==== RECORDS FOR THE EXERCISE

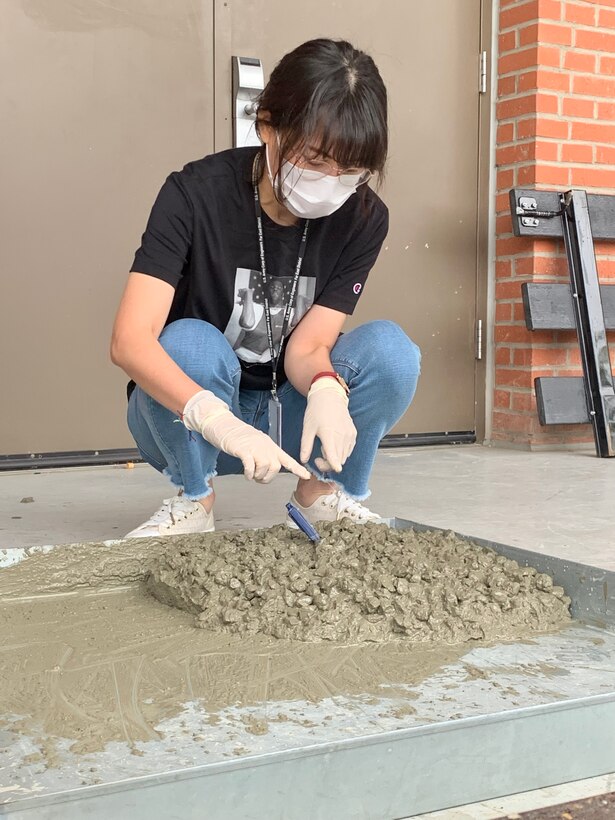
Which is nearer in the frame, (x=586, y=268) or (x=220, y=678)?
(x=220, y=678)

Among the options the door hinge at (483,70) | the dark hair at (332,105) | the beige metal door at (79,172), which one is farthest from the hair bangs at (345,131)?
the door hinge at (483,70)

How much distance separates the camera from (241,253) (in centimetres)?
210

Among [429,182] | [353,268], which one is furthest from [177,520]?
[429,182]

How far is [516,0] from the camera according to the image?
396cm

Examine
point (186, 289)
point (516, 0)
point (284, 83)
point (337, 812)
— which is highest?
point (516, 0)

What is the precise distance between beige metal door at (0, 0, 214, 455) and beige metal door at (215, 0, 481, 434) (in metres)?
0.59

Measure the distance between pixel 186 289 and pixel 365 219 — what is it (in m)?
0.43

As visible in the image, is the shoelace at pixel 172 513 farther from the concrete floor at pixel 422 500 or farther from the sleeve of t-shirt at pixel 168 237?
the sleeve of t-shirt at pixel 168 237

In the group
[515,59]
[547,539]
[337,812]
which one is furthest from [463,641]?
[515,59]

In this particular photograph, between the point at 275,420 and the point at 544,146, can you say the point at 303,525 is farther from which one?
the point at 544,146

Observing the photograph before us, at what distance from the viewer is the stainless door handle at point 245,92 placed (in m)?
3.48

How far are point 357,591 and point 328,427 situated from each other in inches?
15.8

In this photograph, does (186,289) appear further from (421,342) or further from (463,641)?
(421,342)

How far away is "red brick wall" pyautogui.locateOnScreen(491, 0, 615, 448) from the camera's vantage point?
3.91 m
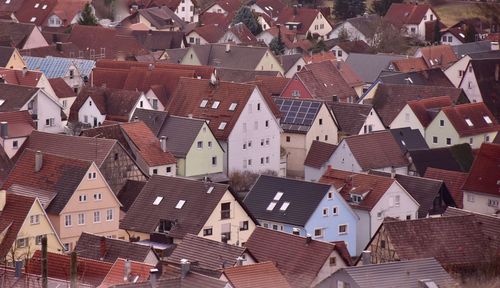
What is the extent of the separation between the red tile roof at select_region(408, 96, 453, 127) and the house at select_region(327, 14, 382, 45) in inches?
709

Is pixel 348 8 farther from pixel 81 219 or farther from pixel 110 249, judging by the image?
pixel 110 249

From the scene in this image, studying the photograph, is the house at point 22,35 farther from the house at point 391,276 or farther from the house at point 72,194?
the house at point 391,276

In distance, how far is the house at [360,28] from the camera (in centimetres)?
6234

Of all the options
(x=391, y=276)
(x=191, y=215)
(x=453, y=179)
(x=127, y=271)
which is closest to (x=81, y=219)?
(x=191, y=215)

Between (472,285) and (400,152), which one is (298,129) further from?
(472,285)

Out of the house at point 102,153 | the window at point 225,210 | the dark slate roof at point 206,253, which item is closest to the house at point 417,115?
the house at point 102,153

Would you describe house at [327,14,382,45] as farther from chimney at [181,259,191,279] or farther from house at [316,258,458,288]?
chimney at [181,259,191,279]

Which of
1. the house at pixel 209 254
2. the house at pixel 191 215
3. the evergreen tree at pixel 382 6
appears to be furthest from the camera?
the evergreen tree at pixel 382 6

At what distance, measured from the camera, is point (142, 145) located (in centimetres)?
3447

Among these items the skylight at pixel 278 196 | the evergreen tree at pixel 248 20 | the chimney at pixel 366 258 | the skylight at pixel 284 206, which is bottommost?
the chimney at pixel 366 258

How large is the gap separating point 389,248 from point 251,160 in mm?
11558

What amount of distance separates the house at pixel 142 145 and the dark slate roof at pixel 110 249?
7657 mm

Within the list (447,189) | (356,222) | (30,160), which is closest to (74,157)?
(30,160)

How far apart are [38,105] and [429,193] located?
403 inches
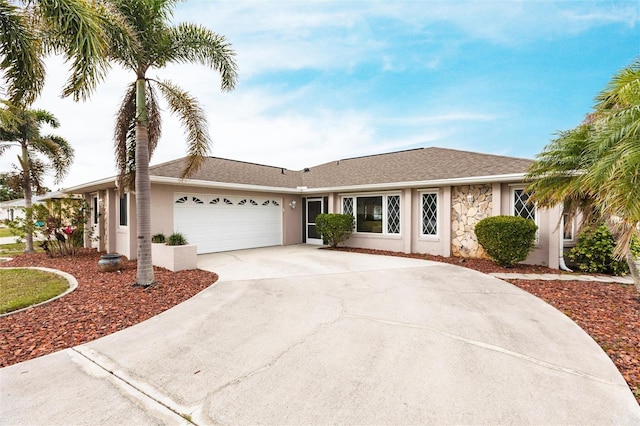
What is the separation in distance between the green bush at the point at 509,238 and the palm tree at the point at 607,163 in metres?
1.40

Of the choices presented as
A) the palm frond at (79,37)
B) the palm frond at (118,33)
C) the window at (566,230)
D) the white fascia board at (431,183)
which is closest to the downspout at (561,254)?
the window at (566,230)

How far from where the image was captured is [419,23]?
9.48 metres

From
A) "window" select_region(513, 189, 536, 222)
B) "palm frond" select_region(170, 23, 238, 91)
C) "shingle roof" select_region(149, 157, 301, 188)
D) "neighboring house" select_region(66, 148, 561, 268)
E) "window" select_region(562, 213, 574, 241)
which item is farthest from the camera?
"shingle roof" select_region(149, 157, 301, 188)

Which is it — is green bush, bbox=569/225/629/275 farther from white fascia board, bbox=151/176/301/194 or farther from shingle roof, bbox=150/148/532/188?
white fascia board, bbox=151/176/301/194

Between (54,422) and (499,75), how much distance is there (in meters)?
15.0

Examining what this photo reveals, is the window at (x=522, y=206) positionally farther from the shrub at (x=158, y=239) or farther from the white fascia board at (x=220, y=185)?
the shrub at (x=158, y=239)

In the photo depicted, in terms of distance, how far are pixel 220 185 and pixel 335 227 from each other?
4.88 meters

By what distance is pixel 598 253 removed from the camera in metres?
7.87

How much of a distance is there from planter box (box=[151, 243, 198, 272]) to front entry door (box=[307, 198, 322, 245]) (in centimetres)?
687

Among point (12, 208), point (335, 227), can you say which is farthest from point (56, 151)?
point (12, 208)

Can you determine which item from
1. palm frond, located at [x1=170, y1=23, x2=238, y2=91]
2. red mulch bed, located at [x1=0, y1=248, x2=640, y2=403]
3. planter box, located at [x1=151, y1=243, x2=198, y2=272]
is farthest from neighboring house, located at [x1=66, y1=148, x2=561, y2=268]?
palm frond, located at [x1=170, y1=23, x2=238, y2=91]

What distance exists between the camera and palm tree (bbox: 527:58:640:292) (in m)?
3.80

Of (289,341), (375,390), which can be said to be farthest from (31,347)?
(375,390)

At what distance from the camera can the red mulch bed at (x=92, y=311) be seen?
12.7 feet
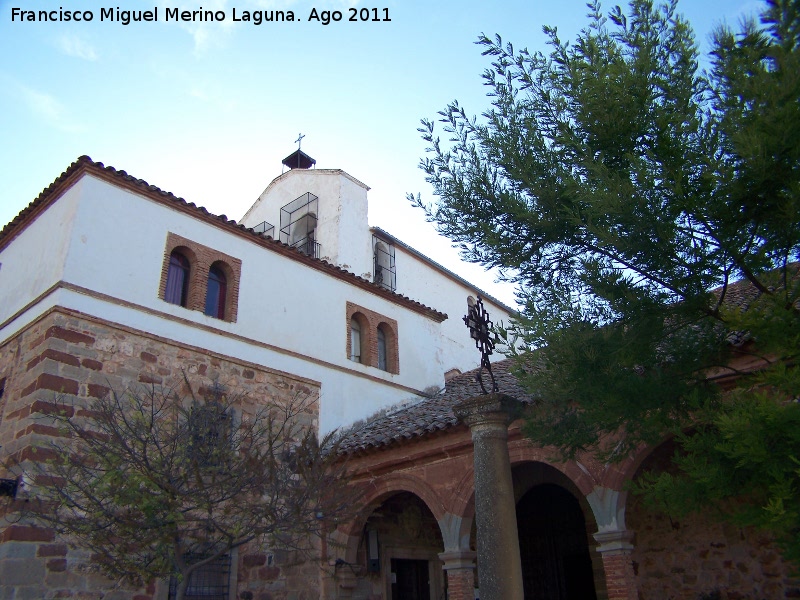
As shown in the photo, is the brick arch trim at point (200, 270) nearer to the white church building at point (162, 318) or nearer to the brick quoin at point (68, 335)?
the white church building at point (162, 318)

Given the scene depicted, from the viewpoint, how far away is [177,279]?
10.9 m

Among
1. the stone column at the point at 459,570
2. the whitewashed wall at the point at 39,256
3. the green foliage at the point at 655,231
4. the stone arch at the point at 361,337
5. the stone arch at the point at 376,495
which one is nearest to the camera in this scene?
the green foliage at the point at 655,231

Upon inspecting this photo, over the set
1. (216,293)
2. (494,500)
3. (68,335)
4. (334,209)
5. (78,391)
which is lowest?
(494,500)

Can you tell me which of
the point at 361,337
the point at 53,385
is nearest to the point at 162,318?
the point at 53,385

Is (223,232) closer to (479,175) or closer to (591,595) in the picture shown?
(479,175)

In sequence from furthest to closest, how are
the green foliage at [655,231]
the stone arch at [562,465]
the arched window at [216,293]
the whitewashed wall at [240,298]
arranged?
the arched window at [216,293] < the whitewashed wall at [240,298] < the stone arch at [562,465] < the green foliage at [655,231]

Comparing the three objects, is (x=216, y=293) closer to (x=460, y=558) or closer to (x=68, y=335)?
(x=68, y=335)

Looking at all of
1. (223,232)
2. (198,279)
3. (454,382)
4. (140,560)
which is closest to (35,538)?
(140,560)

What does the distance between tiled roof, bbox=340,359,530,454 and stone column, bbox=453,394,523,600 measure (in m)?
3.05

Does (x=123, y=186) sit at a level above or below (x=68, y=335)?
above

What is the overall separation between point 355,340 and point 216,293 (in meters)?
3.39

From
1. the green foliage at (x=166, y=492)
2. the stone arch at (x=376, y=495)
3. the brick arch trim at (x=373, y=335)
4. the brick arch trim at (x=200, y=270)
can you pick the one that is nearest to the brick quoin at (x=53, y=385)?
the green foliage at (x=166, y=492)

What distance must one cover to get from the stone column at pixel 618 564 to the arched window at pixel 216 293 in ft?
22.8

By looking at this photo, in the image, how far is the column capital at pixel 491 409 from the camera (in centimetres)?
584
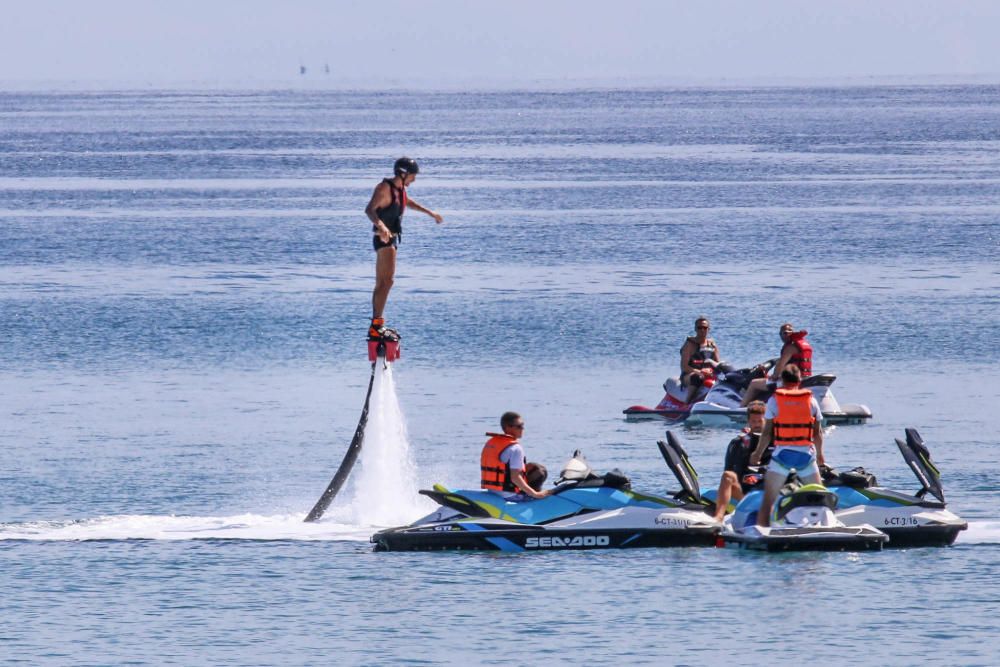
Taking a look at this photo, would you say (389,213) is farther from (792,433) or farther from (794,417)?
(792,433)

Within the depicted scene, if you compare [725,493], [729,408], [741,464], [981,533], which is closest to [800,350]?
[729,408]

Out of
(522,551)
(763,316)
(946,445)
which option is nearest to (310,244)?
(763,316)

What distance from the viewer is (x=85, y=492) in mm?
31641

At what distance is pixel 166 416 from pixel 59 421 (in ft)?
7.44

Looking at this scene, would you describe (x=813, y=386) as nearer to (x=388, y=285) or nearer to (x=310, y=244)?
(x=388, y=285)

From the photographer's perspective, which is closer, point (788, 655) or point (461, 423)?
point (788, 655)

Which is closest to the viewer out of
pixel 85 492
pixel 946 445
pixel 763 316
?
pixel 85 492

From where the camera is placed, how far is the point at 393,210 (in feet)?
79.3

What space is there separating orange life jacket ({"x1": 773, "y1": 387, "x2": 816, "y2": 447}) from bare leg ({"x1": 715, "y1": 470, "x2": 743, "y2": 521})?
1.30 metres

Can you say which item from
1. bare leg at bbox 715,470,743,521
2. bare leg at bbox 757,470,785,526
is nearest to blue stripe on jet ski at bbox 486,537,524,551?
bare leg at bbox 715,470,743,521

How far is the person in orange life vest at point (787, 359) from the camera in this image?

========

**TASK GOAL**
Transcribe word for word the lines from the one holding "What distance from the viewer is (x=85, y=492)" to the last line of the listing above, inclusive.

**RESULT OF THIS EXERCISE**
What distance from the viewer is (x=85, y=492) in mm?
31641

At what distance is pixel 166 416 from pixel 59 421 (in ft)?
7.44

Looking at this scene, would you describe (x=813, y=386) as nearer to (x=388, y=285) or nearer to (x=310, y=244)?
(x=388, y=285)

From the photographer's perspective, which is closer, point (788, 655) or point (461, 423)?
point (788, 655)

Which is closest to the viewer out of
pixel 85 492
pixel 946 445
pixel 763 316
?
pixel 85 492

From where the camera is placed, how far is the point at 393,210 (in feet)?
79.3

What space is there separating orange life jacket ({"x1": 773, "y1": 387, "x2": 816, "y2": 447}) from bare leg ({"x1": 715, "y1": 470, "x2": 743, "y2": 521})?
1.30 metres

Can you say which item from
1. bare leg at bbox 715,470,743,521
2. bare leg at bbox 757,470,785,526
is nearest to blue stripe on jet ski at bbox 486,537,524,551?
bare leg at bbox 715,470,743,521

How far is the person in orange life vest at point (787, 359) from the camera in this image?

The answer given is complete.